===== EXERCISE INPUTS =====
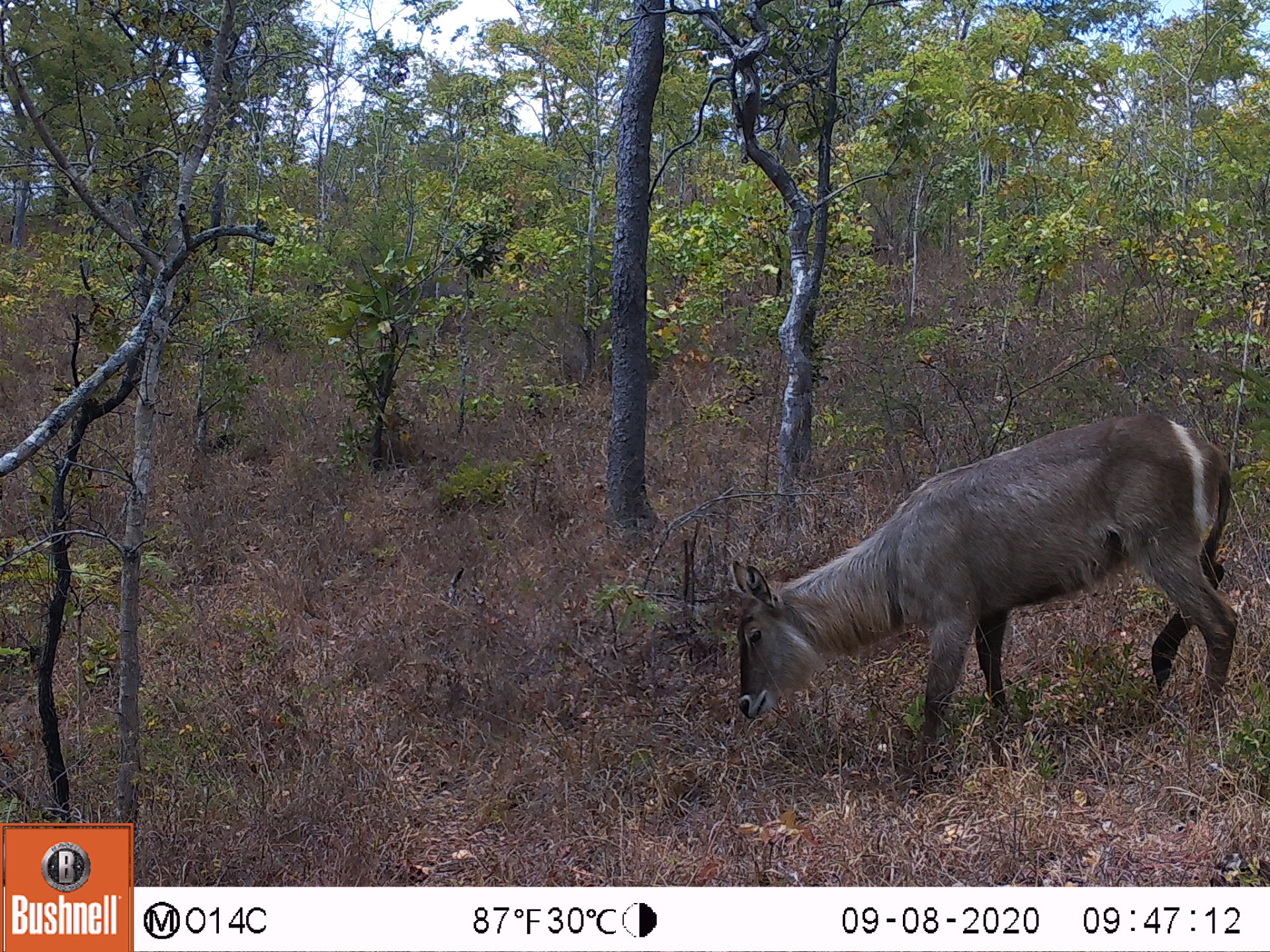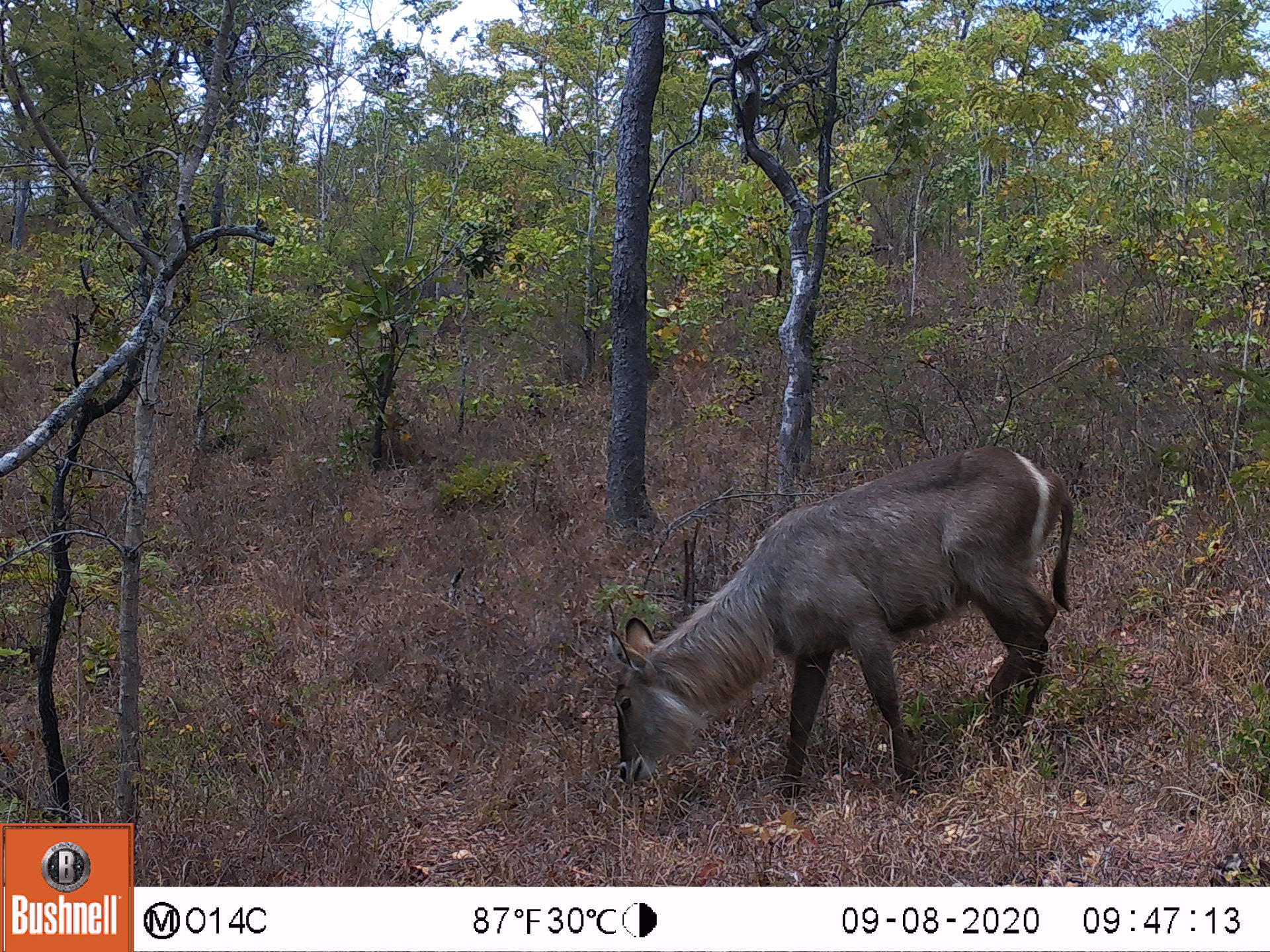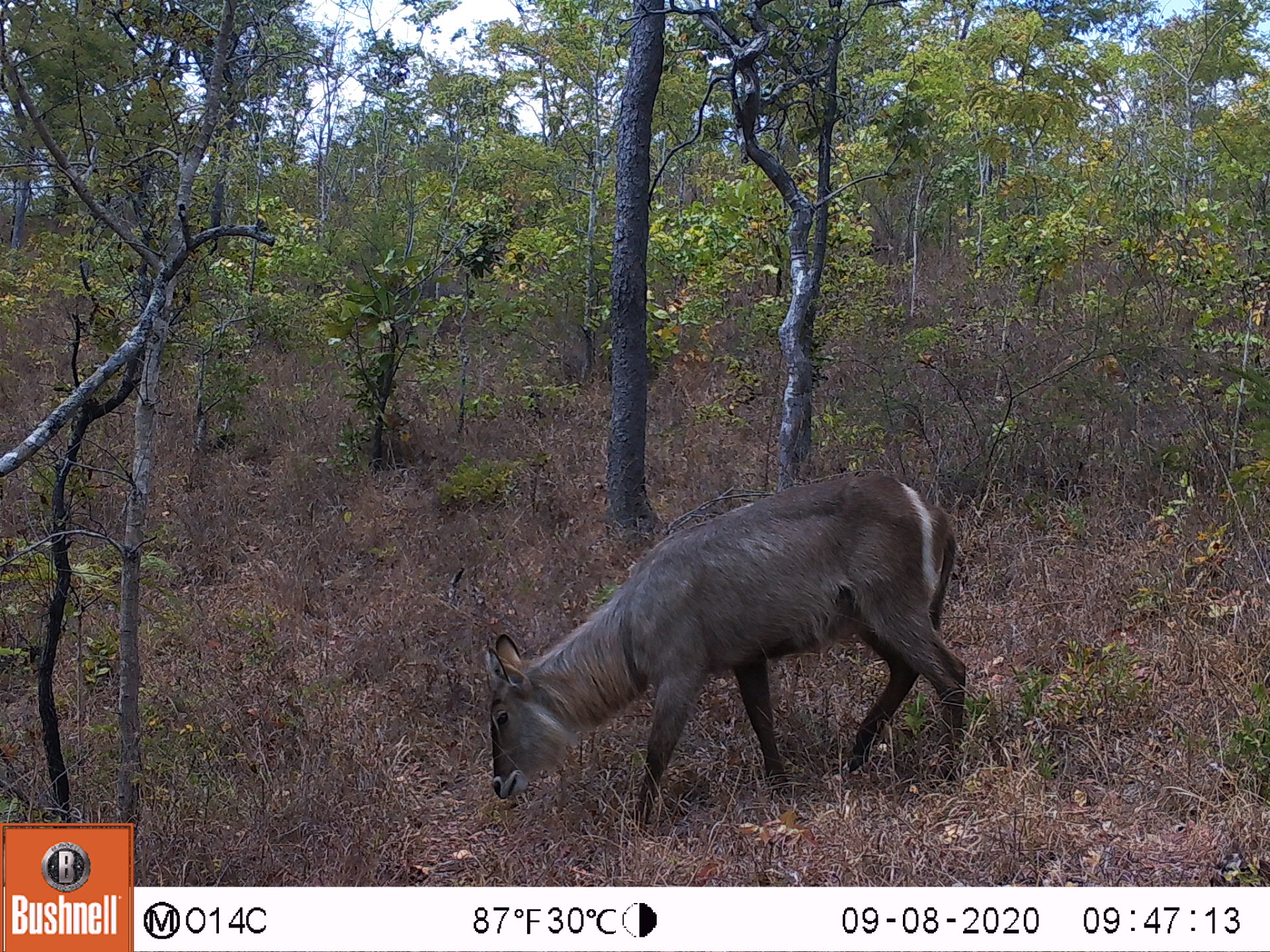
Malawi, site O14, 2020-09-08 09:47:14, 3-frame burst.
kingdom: Animalia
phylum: Chordata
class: Mammalia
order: Artiodactyla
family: Bovidae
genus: Kobus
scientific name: Kobus ellipsiprymnus ellipsiprymnus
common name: common waterbuck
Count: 1.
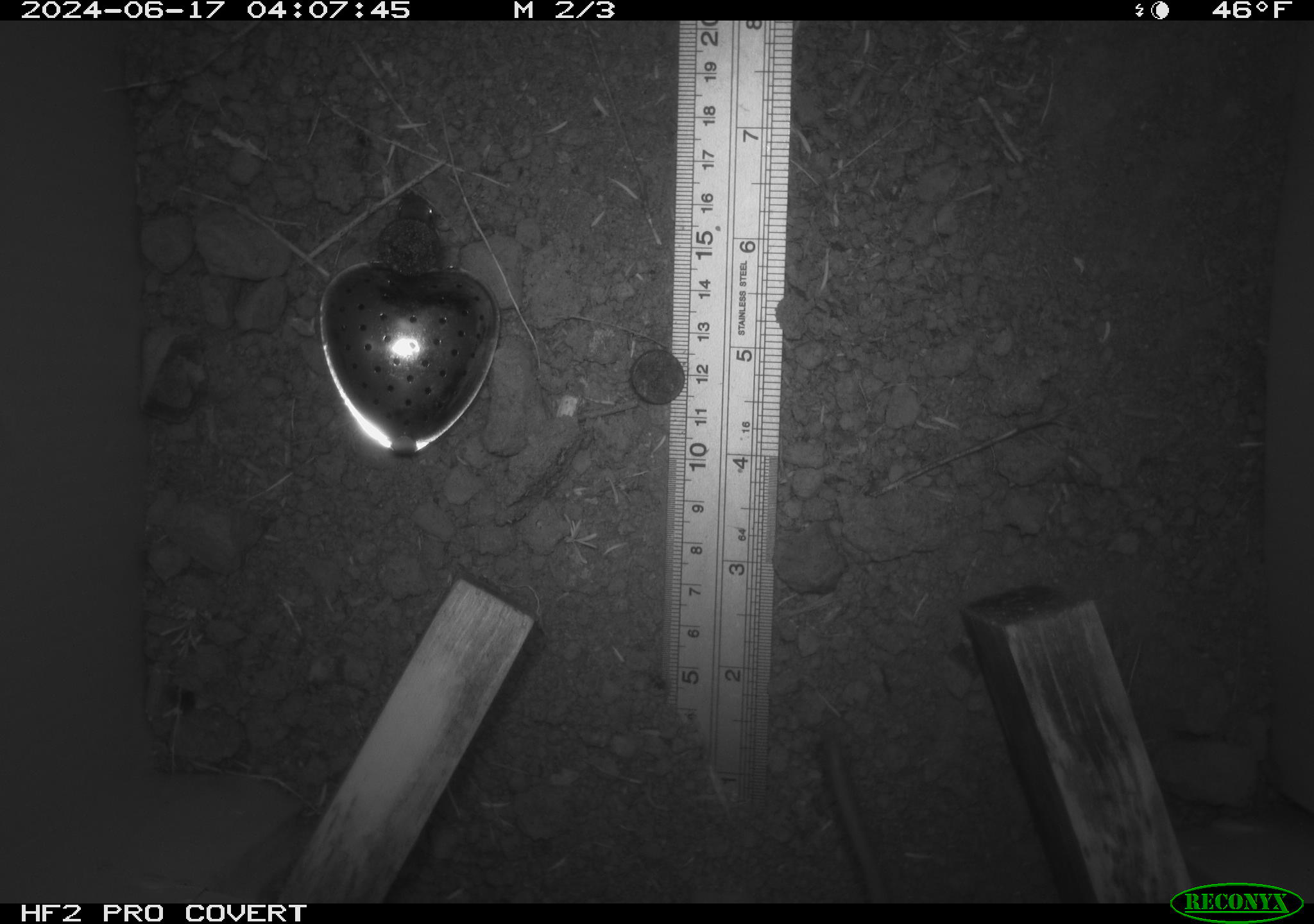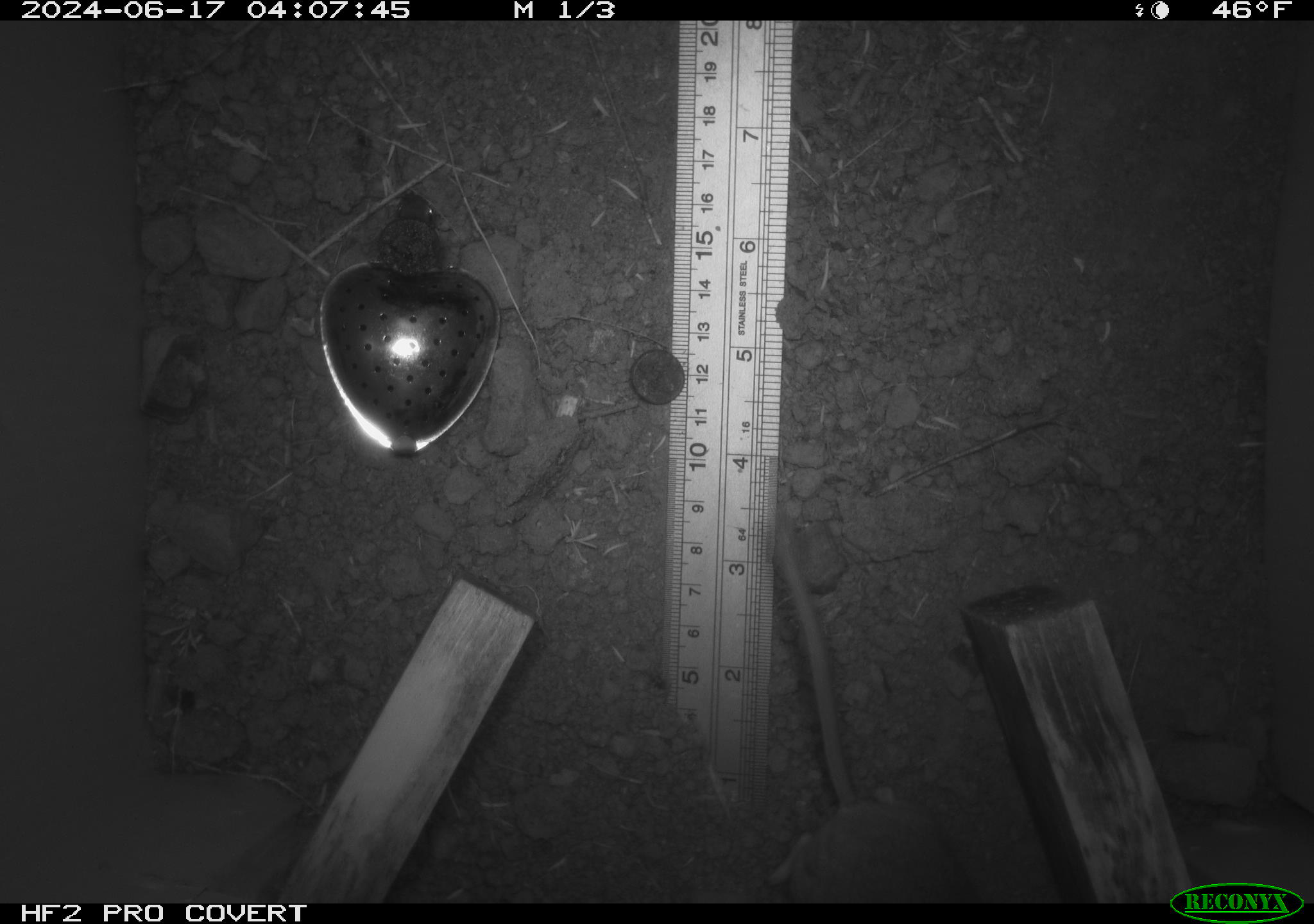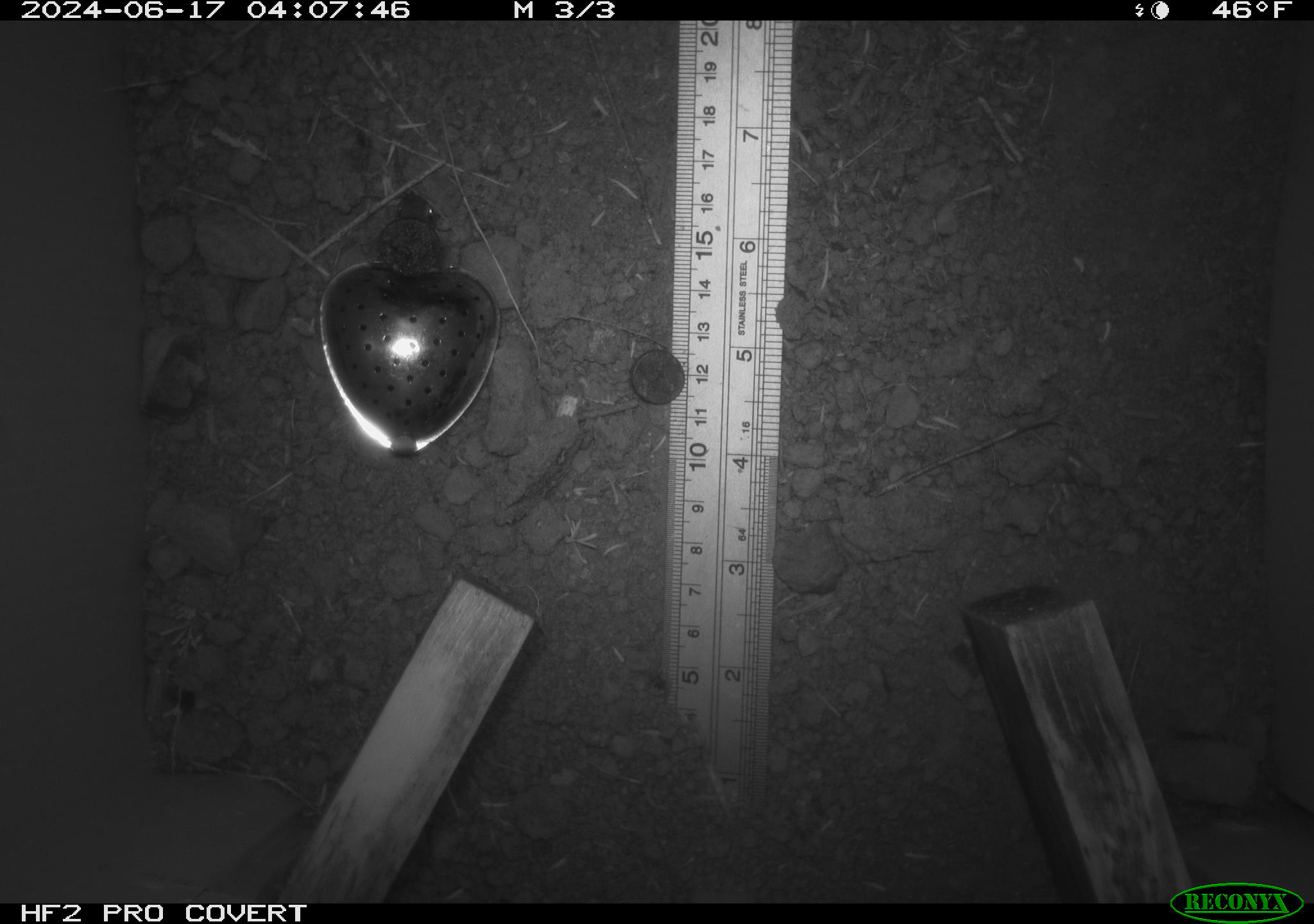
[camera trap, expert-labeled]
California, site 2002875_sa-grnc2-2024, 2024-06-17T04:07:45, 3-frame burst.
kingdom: Animalia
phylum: Chordata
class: Mammalia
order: Rodentia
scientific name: Rodentia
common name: rodent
=====
### ACTIVITY
Only lines containing "name" belong in the answer; copy every such line from the records.

### FINISHED TASK
scientific name: Kobus ellipsiprymnus ellipsiprymnus
common name: common waterbuck
scientific name: Rodentia
common name: rodent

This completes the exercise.